Tá a começar bem, pensei eu, enquanto fumava um cigarro encostado à porta do carro, como se o mundo fosse um sítio que me desse tempo para ali estar, agarrado ao cigarro, num intermezzo entre dois actos. Como se o mundo se permitisse fazer parar de chover só para que eu acendesse um cigarro e visse que o mar ainda existia no intervalo das duas casas velhas e para que sentisse o cheiro do canteiro molhado entre os anéis de fumo e para que visse o fio de água que burbulhava entre as pedras da calçada e para que o dia fizesse de sentido. Mas só por minutos. Naquele intermezzo entre dois momentos lógicos.
A rádio tocava notícias com o tom de voz factual de quem se leva a sério e que por isso não sabe da existência das duas casas velhas e do mar que as divide num ângulo absolutamente preciso, negando também a evidência da buganvília de flores vermelhas que trepa por um balcão e dizendo que das calçadas não brotam nascentes e que os anéis de fumo não cheiram a terra molhada. Nada disso é real. É só um intermezzo. Como tal, não merece ser comentado nesta estação
(Foi dificil explicar ao taxista porque ráio de carga de água ainda ali estava quando as lâmpadas já tinham sido mudadas e quando as buzinas soavam como sinos de uma catedral.
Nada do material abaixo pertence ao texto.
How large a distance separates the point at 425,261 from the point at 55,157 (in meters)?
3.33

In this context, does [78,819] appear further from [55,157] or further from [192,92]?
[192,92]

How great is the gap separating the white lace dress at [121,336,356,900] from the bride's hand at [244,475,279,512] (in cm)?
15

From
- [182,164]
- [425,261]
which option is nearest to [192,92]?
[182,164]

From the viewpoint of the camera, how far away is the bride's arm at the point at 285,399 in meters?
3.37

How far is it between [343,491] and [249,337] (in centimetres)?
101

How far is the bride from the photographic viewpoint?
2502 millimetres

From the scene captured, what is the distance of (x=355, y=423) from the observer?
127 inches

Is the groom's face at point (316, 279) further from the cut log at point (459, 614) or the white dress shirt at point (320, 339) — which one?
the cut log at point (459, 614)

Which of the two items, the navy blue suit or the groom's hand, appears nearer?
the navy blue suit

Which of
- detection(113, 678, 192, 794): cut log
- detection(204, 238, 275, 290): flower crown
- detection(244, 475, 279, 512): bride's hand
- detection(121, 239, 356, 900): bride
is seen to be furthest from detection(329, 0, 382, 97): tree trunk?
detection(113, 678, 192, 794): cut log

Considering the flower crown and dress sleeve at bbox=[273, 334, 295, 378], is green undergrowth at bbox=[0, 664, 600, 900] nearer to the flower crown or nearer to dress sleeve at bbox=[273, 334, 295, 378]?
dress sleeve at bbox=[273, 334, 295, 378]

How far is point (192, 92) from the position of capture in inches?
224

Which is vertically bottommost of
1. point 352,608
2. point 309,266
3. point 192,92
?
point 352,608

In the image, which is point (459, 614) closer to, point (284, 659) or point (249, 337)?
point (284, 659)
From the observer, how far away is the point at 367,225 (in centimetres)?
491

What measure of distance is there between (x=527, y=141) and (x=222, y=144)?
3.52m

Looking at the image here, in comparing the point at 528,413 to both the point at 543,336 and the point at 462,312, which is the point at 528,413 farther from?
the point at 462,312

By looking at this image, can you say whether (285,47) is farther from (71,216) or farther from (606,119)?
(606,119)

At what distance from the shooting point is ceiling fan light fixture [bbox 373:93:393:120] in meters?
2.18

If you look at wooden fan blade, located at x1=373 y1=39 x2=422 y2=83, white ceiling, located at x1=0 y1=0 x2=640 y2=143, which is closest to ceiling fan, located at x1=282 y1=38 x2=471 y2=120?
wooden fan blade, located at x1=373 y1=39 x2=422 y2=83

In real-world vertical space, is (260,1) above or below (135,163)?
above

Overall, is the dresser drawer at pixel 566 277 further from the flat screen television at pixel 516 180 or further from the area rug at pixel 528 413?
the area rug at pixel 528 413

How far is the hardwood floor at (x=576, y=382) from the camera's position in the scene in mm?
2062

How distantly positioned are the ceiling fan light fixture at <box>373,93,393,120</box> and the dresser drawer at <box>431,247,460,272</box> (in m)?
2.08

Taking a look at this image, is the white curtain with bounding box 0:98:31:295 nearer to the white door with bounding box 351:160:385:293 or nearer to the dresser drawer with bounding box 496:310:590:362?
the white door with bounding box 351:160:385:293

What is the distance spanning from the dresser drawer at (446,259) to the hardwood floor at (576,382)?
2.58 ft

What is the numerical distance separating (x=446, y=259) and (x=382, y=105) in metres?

- É só acabar o cigarro...
- Épa, despache-se lá c'não ainda perco o serviço dos ingleses!
É dificil explicar o sentido da vida a um tipo de conduz um carro amarelo com riscas azuis. Dizia-lhe o quê? Que só existem dois actos lógicos nesta ópera fandanga, nascer e morrer, unidos por um intermezzo que deve ser belo, suavemente intenso?)
- É só acabar um cigarro. Mais uma passa e já tá...
- Despache-se mas é!
Foi o que eu fiz...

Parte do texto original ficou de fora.